Miguel Sano — who else? — topped them all when he hit a Sonny Gray pitch in the third inning an estimated 466 feet and into Catch, the party deck that tops the batter's eye.

Sano watched a replay of the blast and realized the ball did not land in a bowl of guacamole.

"I hit a girl in the mouth," Sano said. "I want to say sorry about the girl."

Brian Dozier (twice), Jason Castro, Byron Buxton and Joe Mauer also hit home runs as the Twins won for the fifth time in the past six games. Buxton and Mauer homered for the first time this season.

Twins righthander Ervin Santana had trouble spotting his fastball all night and lasted only six innings. But he managed to shut out the A's on three hits and three walks to lower his major-league leading ERA to 0.66.

He picked the right night to not be razor-sharp, as the Twins went deep off Gray three times in six innings.

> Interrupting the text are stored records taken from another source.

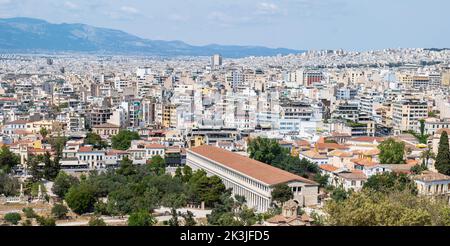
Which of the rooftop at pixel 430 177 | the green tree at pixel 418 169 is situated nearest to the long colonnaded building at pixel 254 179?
the rooftop at pixel 430 177

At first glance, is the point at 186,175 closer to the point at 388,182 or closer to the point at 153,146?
the point at 153,146

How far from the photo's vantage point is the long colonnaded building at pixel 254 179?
8.65 metres

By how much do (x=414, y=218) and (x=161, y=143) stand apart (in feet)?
31.5

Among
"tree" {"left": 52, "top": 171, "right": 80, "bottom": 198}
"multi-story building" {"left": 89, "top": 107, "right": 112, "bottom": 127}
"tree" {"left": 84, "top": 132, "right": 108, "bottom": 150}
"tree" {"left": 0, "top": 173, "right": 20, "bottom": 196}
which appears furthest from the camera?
"multi-story building" {"left": 89, "top": 107, "right": 112, "bottom": 127}

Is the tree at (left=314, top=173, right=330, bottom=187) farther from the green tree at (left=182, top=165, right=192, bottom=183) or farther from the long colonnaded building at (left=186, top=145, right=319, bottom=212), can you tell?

"The ball was carrying, for whatever reason," Twins manager Paul Molitor said. "There wasn't much wind."

Gray hung a changeup to Dozier in the third inning and watched it land in the seats in left. Max Kepler then walked to bring Sano to the plate.

Sano pounced on a 95 miles-per-hour fastball and watched it head toward Catch. The 466-foot blast is tied for the fourth-longest homer at Target Field, according to the Twins.

"Just a very, very small percentage of players who can dream of hitting a ball like that," Molitor said. "And he seems to have that capability on almost a nightly basis as of late. It is nice to watch."

While the Twins announced the distance at 466 feet, Statcast — used by Major League Baseball — claimed it was only 444 feet. What gives?

The Twins estimate home runs based on a chart provided by stadium architects when Target Field was built. Statcast uses measurements based on exit speed off the bat and launch angle. Pressbox denizens scrutinized each one, trying to figure out which was fact and which was an alternative fact.

Meanwhile, the Twins kept hitting homers.

Castro homered off the batter's eye in the fourth to make it 4-0. Three homers were hit in the seventh — a solo blast by Buxton into the second deck in left, a solo homer by Dozier off the batter's eye, then a two-run homer to left by Mauer — as the Twins took an 8-0 lead. The Twins' final run came in the eighth when Jorge Polanco scored on a Buxton groundout.

The Twins' victory Tuesday was decisive — and definitely loud.

"It was huge," Santana said. "Especially when the game was 0-0. We break out and we hit it out almost every other at-bat. I was happy to see our hitters do their job today."